I am comfortable if the actor working with me is comfortable. It’s really important to trust each other. You take care of your co-actor while doing these scenes or else they won’t commit to it; and if they don’t, the illusion shatters and the audience feels it’s fake. When you do intimate scenes, you have to go through so many takes that after a while it becomes boring and technical. But many people think it’s fun. Someone said to me, ‘You must have had good fun while shooting Hunterrr!’ But it’s not fun, it’s our work. Film-making is a craft. Maybe it’s fun for some people, but for Richa and me, it was our job to make the kissing scene look passionate and real; and I think we were able to do that. There are difficulties and nervousness when you start for the first time, but I think both of us were experienced enough to go beyond that.
An actor’s job is to live out intimate feelings in front of the crew. It requires a great deal as an actor, whether to cry in front of a camera with many other people watching, or to do such intimate scenes. We imagine that nobody is watching us, but there are people on the set. Also it is the responsibility of the director to provide a conducive environment.
Since you are married, does it take a toll on your relationship?
Not at all! My wife knows that it’s my job. Besides, she is an actor herself. I think if you are insecure in your relationship, such things may become an issue. We share a bond of trust.
Would you like to take the serial kisser tag from Emraan Hashmi?
He can have it, that’s fine. I don’t want it. I’m not trying to steal any tag from anybody. But if people want to call me that, it’s cool. He is a very well established star and if I am being compared to him, I really don’t mind. As long as I know who I am and don’t get lost in these comparisons, it’s fine with me.
You seem to have impressed producer Pooja Bhatt. She has also cast you in Love Affair with Kalki.
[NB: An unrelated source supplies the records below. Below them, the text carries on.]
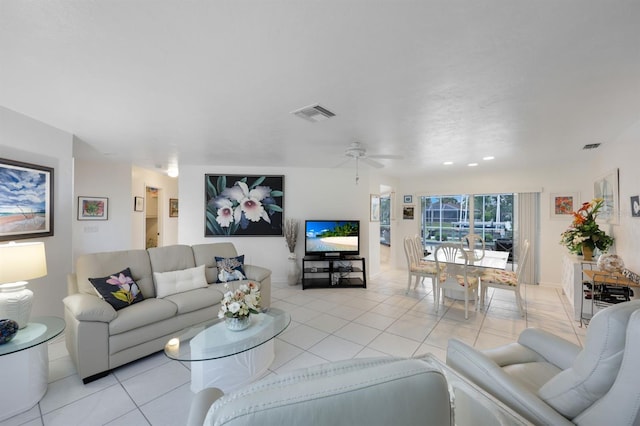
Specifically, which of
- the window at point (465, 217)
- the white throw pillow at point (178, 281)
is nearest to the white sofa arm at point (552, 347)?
the white throw pillow at point (178, 281)

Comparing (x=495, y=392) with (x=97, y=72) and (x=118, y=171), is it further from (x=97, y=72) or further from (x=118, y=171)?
(x=118, y=171)

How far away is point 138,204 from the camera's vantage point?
6.09 m

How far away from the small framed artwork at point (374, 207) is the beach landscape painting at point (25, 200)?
4.97 m

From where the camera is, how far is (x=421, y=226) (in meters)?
6.52

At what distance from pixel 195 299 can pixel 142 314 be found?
1.69 ft

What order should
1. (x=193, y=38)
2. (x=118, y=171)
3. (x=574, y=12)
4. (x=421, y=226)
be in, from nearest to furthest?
1. (x=574, y=12)
2. (x=193, y=38)
3. (x=118, y=171)
4. (x=421, y=226)

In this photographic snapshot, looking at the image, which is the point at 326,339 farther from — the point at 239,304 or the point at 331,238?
the point at 331,238

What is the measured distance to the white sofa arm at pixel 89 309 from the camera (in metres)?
A: 2.13

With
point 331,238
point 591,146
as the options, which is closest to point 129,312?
point 331,238

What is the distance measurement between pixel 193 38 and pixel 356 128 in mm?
1802

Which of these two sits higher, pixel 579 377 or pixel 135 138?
pixel 135 138

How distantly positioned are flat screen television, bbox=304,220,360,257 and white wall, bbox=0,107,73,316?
136 inches

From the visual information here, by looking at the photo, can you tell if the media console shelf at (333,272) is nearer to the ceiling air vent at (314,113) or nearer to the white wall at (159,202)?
the ceiling air vent at (314,113)

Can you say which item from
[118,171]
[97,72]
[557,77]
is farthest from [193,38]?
[118,171]
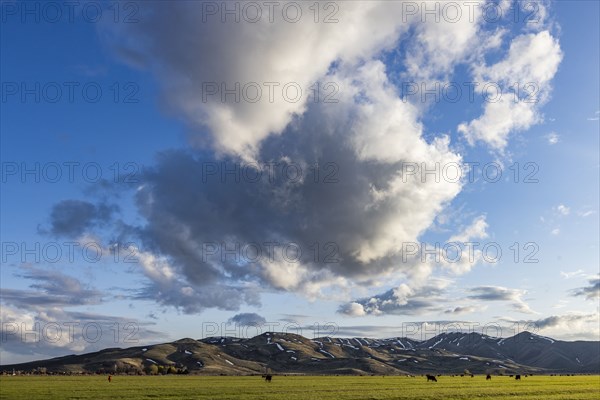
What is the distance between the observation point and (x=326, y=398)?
190 feet

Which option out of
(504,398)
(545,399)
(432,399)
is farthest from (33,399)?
(545,399)

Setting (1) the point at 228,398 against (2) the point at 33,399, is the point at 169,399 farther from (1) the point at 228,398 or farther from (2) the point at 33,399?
(2) the point at 33,399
After Cabaret’s release, they will take a call on Love Affair, which also has Kalki and Ali Fazal, and one of the best scripts I have read. I am waiting to reunite with Kalki (after Shaitaan), as she is one of my best friends and one of the best actors I have worked with.
Any other projects?
Vivek Agnihotri’s Junooniyat will be released next month, but I have a very small guest appearance. I have also finished shooting for Konkona Sen Sharma’s first directorial venture, A Death In The Gunj. I have also completed Candy Flip and have shot one schedule of Pichar.